Games always follow a game loop. In game maker, each time the created
game completes a loop, this is referred to as a "step" in the
documentation. When a step is done, the loop has been completely run,
and another step is about to begin.
You can set how long a step lasts in the room settings (the default
value is 30 steps per seconds, which means that if uninterrupted, the
step lasts 1/30th of a second).
During each step, one or several "events" may occur. An object may be
created and drawn, or a previously created object may be drawn again.
Game Maker being "event driven", this is extremely important to
understand.
You'll see in the interface that objects have associated events, which
in turn have associated actions. The first event that is necessarily
associated to an object is its creation. Once it is created, until it is
destroyed or disabled, the game will check it for further events at each
step.
Object properties
If it is visible, it will systematically be redrawn at each step. This
is the draw event.
The draw event's action by default is to draw the associated sprite at
the object's current coordinate. This means that unless you add a draw
event and associate it to your own list of actions, the game will just
draw the sprite you assigned to the object.
Let's take an example. The object is a monster, and at some point, if
the player does well, that monster is going to die some way or other. As
it dies, the sprite on the screen should change in some way. That means
that just drawing one same sprite no matter what isn't going to cut it.
That object will require that you associate actions to the draw event.
Actions in this case will be:
1)
Draw the normal sprite if it has not collided with a bullet.
2)
Draw the dying sprite if it has collided with a bullet, then destroy the
object.
If the same object has multiple instances (several copies of the same
monster pop in the room, like the ghosts in Pacman), then that object's
specific instance will be destroyed and not the others.

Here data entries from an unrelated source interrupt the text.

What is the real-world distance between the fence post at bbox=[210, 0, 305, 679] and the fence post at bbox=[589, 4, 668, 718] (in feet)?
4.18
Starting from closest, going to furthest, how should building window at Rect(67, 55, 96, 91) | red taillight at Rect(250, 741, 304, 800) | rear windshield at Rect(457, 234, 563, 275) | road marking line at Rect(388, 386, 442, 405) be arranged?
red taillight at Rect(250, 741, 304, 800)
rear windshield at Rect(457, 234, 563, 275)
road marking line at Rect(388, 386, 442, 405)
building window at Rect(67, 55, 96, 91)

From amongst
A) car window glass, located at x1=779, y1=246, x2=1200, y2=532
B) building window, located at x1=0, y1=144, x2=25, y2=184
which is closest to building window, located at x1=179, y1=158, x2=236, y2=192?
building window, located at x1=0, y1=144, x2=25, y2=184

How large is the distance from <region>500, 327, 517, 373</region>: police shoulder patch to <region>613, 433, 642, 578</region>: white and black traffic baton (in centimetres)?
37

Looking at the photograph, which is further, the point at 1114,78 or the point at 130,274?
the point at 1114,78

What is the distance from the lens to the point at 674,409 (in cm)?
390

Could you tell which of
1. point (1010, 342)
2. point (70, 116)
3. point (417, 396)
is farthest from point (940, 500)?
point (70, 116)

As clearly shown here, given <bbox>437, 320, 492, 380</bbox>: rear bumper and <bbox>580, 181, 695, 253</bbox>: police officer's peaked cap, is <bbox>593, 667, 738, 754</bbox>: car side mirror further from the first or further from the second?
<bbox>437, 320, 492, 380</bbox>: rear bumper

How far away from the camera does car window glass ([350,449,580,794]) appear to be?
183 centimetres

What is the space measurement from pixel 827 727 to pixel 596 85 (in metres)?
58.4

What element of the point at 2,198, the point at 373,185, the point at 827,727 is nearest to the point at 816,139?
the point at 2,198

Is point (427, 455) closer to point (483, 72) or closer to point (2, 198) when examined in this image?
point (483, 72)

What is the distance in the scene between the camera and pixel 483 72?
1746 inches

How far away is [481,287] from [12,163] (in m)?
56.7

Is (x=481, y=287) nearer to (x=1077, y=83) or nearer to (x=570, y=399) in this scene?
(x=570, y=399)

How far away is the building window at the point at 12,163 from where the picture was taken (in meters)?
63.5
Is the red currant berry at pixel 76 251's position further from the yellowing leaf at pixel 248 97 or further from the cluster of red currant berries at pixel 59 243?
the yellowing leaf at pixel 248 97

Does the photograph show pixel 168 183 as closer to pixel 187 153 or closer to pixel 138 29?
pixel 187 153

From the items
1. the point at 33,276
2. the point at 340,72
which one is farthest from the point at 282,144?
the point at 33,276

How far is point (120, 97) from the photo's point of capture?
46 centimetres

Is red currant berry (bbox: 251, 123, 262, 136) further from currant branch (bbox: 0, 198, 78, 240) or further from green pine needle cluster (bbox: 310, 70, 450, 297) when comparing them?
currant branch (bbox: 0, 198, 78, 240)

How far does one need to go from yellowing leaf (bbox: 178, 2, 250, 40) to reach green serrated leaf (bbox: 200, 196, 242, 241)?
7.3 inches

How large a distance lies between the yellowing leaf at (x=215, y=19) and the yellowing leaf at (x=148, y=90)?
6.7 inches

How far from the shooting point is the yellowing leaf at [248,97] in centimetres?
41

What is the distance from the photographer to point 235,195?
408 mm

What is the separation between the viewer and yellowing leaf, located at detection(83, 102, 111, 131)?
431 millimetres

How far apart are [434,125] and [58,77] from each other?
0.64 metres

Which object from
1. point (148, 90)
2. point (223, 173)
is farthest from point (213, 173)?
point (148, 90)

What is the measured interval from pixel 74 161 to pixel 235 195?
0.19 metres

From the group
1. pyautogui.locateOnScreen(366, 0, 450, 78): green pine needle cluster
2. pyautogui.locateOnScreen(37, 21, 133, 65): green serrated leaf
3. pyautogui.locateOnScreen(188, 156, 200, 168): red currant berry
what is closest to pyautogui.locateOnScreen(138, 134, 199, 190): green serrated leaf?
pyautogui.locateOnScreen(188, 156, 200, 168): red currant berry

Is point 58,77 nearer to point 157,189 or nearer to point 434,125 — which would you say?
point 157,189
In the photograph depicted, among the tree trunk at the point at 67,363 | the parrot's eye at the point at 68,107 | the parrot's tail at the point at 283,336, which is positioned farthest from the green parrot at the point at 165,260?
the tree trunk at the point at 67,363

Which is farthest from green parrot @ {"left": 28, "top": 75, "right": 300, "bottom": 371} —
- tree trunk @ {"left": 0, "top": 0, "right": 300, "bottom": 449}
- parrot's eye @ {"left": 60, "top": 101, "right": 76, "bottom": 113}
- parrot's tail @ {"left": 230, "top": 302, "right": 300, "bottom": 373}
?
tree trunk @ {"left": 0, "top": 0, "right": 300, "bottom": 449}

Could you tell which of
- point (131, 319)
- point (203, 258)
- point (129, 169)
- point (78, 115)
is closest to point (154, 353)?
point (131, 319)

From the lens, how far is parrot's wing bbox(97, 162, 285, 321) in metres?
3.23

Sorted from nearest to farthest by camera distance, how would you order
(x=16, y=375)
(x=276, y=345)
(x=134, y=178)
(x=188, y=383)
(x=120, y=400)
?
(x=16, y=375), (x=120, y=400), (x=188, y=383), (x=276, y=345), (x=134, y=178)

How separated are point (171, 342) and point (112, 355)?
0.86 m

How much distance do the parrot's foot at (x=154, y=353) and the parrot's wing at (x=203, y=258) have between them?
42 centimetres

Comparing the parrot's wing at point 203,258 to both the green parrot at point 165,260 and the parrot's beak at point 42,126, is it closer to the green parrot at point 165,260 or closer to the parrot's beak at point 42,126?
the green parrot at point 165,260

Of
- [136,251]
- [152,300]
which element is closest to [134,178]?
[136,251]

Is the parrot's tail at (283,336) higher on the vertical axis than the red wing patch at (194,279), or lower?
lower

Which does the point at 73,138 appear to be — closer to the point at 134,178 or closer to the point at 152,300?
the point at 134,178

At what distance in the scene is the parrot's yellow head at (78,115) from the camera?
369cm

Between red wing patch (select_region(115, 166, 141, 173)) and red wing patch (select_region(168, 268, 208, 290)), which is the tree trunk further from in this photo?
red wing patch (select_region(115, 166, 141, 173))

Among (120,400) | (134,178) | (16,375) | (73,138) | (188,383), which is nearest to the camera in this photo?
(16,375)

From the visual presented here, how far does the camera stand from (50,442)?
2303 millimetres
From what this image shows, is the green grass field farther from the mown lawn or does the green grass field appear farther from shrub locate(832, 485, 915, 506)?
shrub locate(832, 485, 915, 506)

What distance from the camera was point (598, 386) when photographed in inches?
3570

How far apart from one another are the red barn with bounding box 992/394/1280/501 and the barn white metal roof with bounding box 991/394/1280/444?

Other events can occur after the object is created. The player can press
a key (CTRL or SPACE), a pressed key can be released… Those are just the
examples in the screenshot.
The list of events that can be included to trigger actions appear when
you click on the Add event button.
The list of actions that can be associated to each of them is spread
accross the move, main1, main2, control, score, extra and draw tabs to
the right.
This is just an example that illustrates the founding principle of Game
Maker: Events and actions. Everything starts there.